Liu Shukuan, Cao Shi, Lu Xia, Peng Jiqing, Ping Lina, Fan Xiang, Teng Feiyu, Liu Xiangnan
School of Information Engineering, China University of Geosciences, Beijing 100083, China.
The Second Surveying and Mapping Institute of Hunan Province, Changsha 410004, China.
Sensors (Basel). 2025 Jan 5;25(1):261. doi: 10.3390/s25010261.

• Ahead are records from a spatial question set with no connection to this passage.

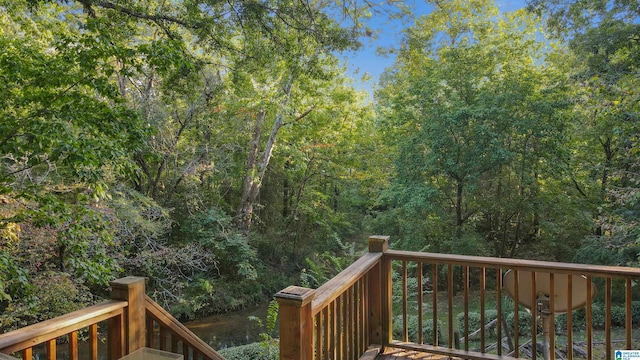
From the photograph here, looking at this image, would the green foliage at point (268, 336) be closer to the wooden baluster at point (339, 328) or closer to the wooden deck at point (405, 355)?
the wooden deck at point (405, 355)

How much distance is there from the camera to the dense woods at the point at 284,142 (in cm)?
452

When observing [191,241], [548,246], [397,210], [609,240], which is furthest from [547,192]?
[191,241]

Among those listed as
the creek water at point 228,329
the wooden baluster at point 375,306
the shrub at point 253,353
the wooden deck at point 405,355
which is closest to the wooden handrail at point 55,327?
the wooden baluster at point 375,306

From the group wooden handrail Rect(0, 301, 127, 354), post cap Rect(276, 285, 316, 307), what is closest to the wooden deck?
post cap Rect(276, 285, 316, 307)

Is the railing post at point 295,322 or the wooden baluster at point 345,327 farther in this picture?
the wooden baluster at point 345,327

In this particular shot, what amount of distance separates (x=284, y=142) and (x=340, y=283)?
424 inches

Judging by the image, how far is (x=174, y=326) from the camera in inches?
96.0

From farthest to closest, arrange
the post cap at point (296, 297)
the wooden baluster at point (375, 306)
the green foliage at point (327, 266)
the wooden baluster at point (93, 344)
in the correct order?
1. the green foliage at point (327, 266)
2. the wooden baluster at point (375, 306)
3. the wooden baluster at point (93, 344)
4. the post cap at point (296, 297)

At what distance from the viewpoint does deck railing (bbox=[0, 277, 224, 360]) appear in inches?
62.3

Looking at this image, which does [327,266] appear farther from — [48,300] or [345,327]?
[345,327]

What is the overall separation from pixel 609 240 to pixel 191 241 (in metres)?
8.61

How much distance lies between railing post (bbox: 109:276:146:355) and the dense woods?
224 cm

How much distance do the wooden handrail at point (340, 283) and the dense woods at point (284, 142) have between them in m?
2.98

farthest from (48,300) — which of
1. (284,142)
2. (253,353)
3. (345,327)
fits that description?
(284,142)
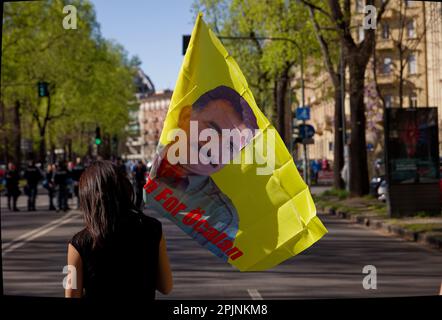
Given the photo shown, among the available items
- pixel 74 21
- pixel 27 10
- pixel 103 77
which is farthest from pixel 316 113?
pixel 74 21

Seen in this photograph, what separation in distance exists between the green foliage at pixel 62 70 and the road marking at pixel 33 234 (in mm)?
19808

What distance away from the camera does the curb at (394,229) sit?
17683 millimetres

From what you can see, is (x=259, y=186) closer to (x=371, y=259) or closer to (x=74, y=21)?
(x=74, y=21)

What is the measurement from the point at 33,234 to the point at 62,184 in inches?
429

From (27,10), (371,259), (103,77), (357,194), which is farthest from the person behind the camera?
(103,77)

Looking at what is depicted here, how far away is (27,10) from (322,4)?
18324 mm

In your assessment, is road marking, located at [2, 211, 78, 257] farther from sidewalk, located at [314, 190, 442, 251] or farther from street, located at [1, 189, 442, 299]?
sidewalk, located at [314, 190, 442, 251]

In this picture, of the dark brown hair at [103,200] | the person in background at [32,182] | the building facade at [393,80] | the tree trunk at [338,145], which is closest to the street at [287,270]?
the dark brown hair at [103,200]

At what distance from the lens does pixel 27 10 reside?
48.2 metres

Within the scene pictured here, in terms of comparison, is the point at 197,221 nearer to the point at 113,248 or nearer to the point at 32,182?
the point at 113,248

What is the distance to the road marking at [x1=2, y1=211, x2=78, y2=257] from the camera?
18609 mm

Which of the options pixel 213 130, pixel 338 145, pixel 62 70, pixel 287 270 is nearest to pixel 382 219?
pixel 287 270

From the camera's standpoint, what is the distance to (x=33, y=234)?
22.1m

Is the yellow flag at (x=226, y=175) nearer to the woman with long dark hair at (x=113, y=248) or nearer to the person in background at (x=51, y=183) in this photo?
the woman with long dark hair at (x=113, y=248)
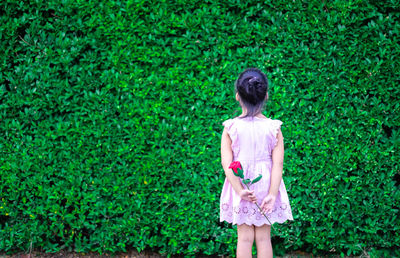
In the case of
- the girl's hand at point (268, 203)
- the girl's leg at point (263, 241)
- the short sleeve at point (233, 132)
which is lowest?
the girl's leg at point (263, 241)

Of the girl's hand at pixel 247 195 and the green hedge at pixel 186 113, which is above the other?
the green hedge at pixel 186 113

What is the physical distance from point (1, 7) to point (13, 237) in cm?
240

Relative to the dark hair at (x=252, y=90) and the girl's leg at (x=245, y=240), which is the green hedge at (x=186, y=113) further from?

Extracting fragmented cropland is essential for effective cropland management and sustainable agricultural development. However, extracting fragmented cropland presents significant challenges due to its irregular and blurred boundaries, as well as the diversity in crop types and distribution. Deep learning methods are widely used for land cover classification. This paper proposes ConvNeXt-U, a lightweight deep learning network that efficiently extracts fragmented cropland while reducing computational requirements and saving costs. ConvNeXt-U retains the U-shaped structure of U-Net but replaces the encoder with a simplified ConvNeXt architecture. The decoder remains unchanged from U-Net, and the lightweight CBAM (Convolutional Block Attention Module) is integrated. This module adaptively adjusts the channel and spatial dimensions of feature maps, emphasizing key features and suppressing redundant information, which enhances the capture of edge features and improves extraction accuracy. The case study area is Hengyang County, Hunan Province, China, using GF-2 remote sensing imagery. The results show that ConvNeXt-U outperforms existing methods, such as Swin Transformer (Acc = 85.1%, IoU = 79.1%), MobileNetV3 (Acc = 83.4%, IoU = 77.6%), VGG16 (Acc = 80.5%, IoU = 74.6%), and ResUnet (Acc = 81.8%, IoU = 76.1%), achieving an IoU of 79.5% and Acc of 85.2%. Under the same conditions, ConvNeXt-U has a faster inference speed of 37 images/s, compared to 28 images/s for Swin Transformer, 35 images/s for MobileNetV3, and 0.43 and 0.44 images/s for VGG16 and ResUnet, respectively. Moreover, ConvNeXt-U outperforms other methods in processing the boundaries of fragmented cropland, producing clearer and more complete boundaries. The results indicate that the ConvNeXt and CBAM modules significantly enhance the accuracy of fragmented cropland extraction. ConvNeXt-U is also an effective method for extracting fragmented cropland from remote sensing imagery.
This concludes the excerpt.